I have two access points ( AP-1 and AP-2) in one of our office area . All the AP's are connected to WLC. I see a lot of users are getting connected to AP-1 ( around 40) and Complain about slow internet speed. Whereas users connecting to AP-2 is very less ( around 6). How can i make the users connect to AP-2 Instead of AP-1. These two AP's are close to each other (may be around 10 ft away). How can i resolve this. 

 

Please Help.

 

Regards,

Rick

10 Replies 10

d.friday
Level 4
Level 4
You can try to enable Client Load Balancing
You can find this setting under your WLAN > Advanced > Load Balancing and Band Select > check the box next to Client Load Balancing
You may find some older clients do not like this setting and may cause voice issues.
I would also recommend moving the APs farther apart you my experience Co channel interference.

Hi Friday,

I do not find any check box at that window: Wireless > Advanced > Load Balancing and Band Select

Rick!

WLAN > select your SSID and look under advanced

Thanks Friday.
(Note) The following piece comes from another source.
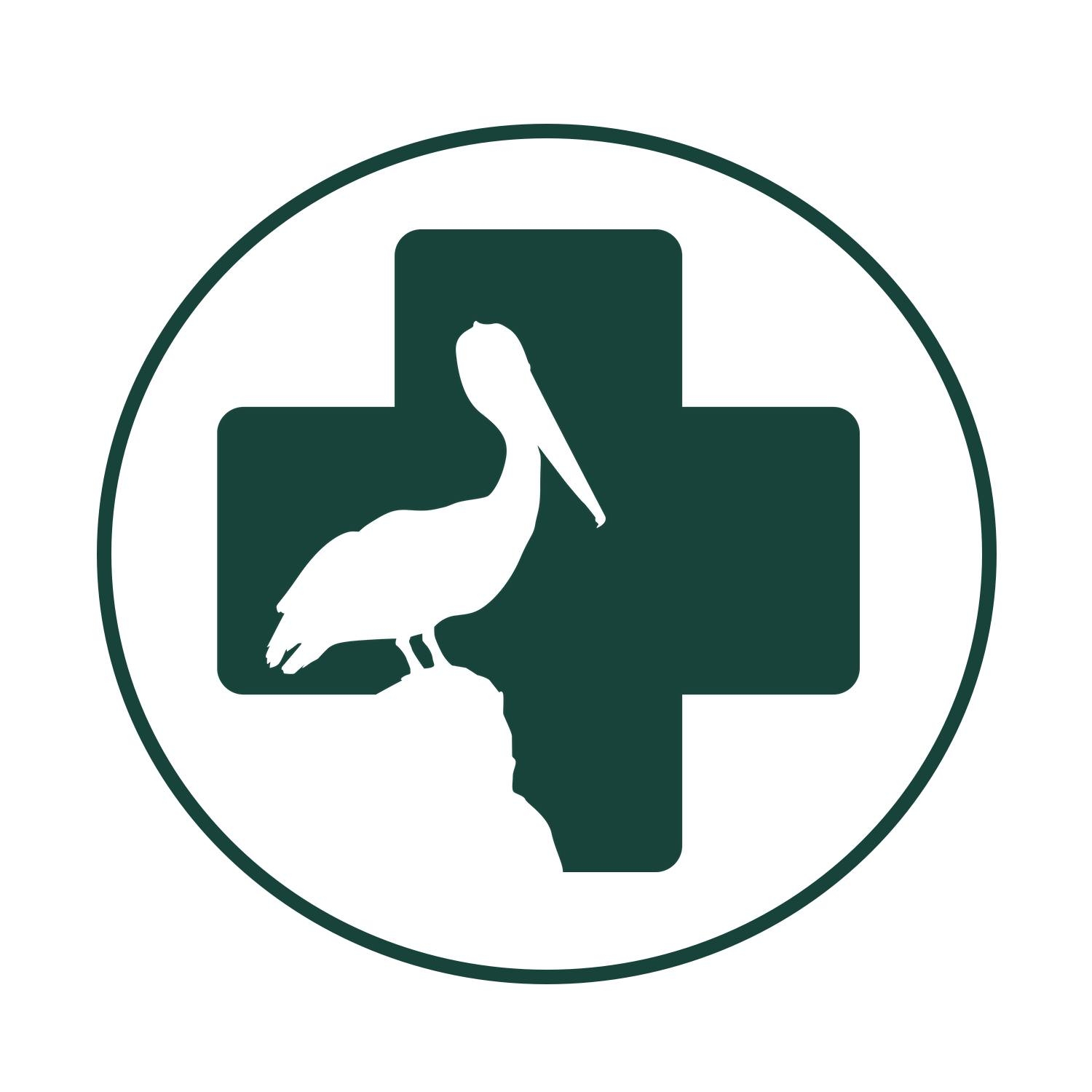 Coastal Concierge Physicians | San Diego CA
I got it. what is the actual function of "Client Load Balancing "and "Client Band Select " ?

Check this:
https://rscciew.wordpress.com/2014/10/26/cisco-load-balancing-feature/
Please note, usually you'll have more problems than gains from enabling Client Load Balancing.

Hi Rick,

In wireless, roaming decision entirely determine by each client. Once they first associate to an AP, unless its roaming criteria triggered, it will stick to that AP. So you cannot do a lot to control this situation.

 

However, I would check power level of these APs & see if reducing AP-1 foot print help in this scenario.

 

You can get power details using below CLI command from your WLC

 

show advanced 802.11a summary
show advanced 802.11b summary

 

HTH

Rasika

*** Pls rate all useful responses ***

I agree that the power level is a great thing to check.

Hi Rasika,
Thank you for the Info. FYI, The two AP operates both 802.11a/n/ac and 802.11b/g/n Radio.
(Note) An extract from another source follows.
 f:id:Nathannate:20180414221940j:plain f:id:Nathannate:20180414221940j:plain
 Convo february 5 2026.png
show advanced 802.11a summary output for two AP are as follows:
AP1: Slot:1 Channel :(64,60)* Tx Power: *4/5 ( 7 dBm)
AP2: Slot1 Channel :(153,149)* Tx Power *1/8 (23 dBm)


show advanced 802.11b summary output for two AP are as follows:
AP1: Channel : 6* Tx Power *1/5 (16 dBm)
AP2: Channel :1* Tx Power : *1/5 (16 dBm)

Regards
Rick

ammahend
VIP
VIP

I agree with all points above, since the client difference is significant (40 vs 6), I would recommend to try load balancing feature under WLAN. Keep the default client window setting which I believe is 5. After the change, after users reassociate, under idle situation you should client count load balanced as n and n+5 between 2 APs

-hope this helps-

Leo Laohoo
Hall of Fame
Hall of Fame

@Rickey369 wrote:

All the AP's are connected to WLC. I see a lot of users are getting connected to AP-1 ( around 40) and Complain about slow internet speed.
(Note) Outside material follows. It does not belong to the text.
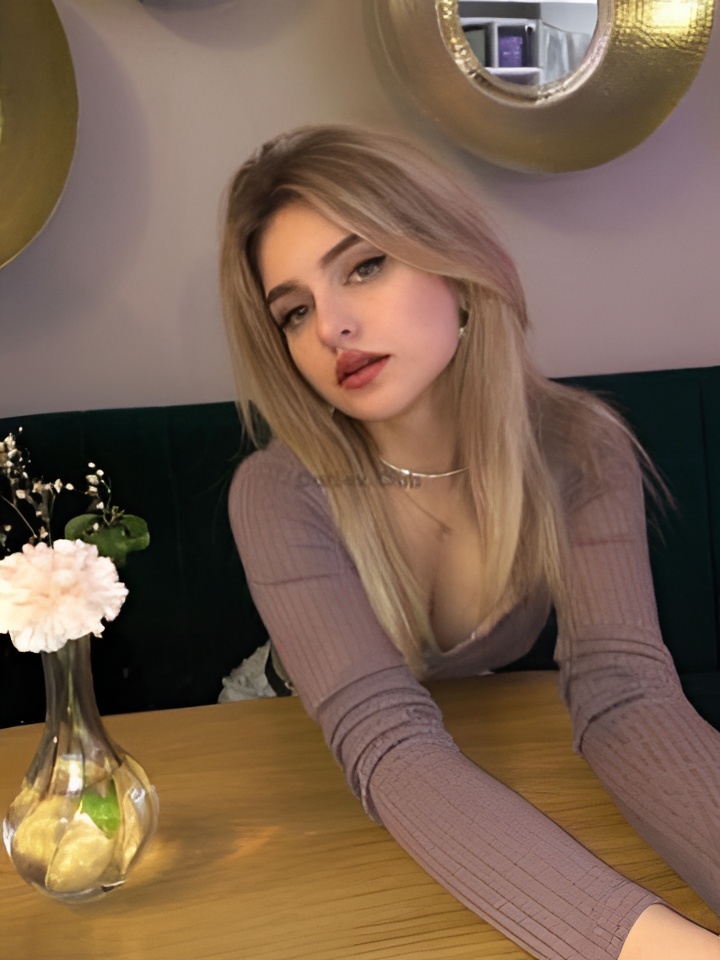 Индивидуалка Лариса, доступна для личного знакомства от 4000 руб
1.  Wireless clients make the ultimate decision to join which AP.  If the wireless clients are running very old wireless NIC drivers then the behaviour you're seeing is "normal".  Get the wireless NIC drivers and see if it improve things. 

2.  What radios are the clients complaining of slow sleep connected to?  2.4 Ghz radio?

WARNING:  Enabling AP "load balancing" is counter productive.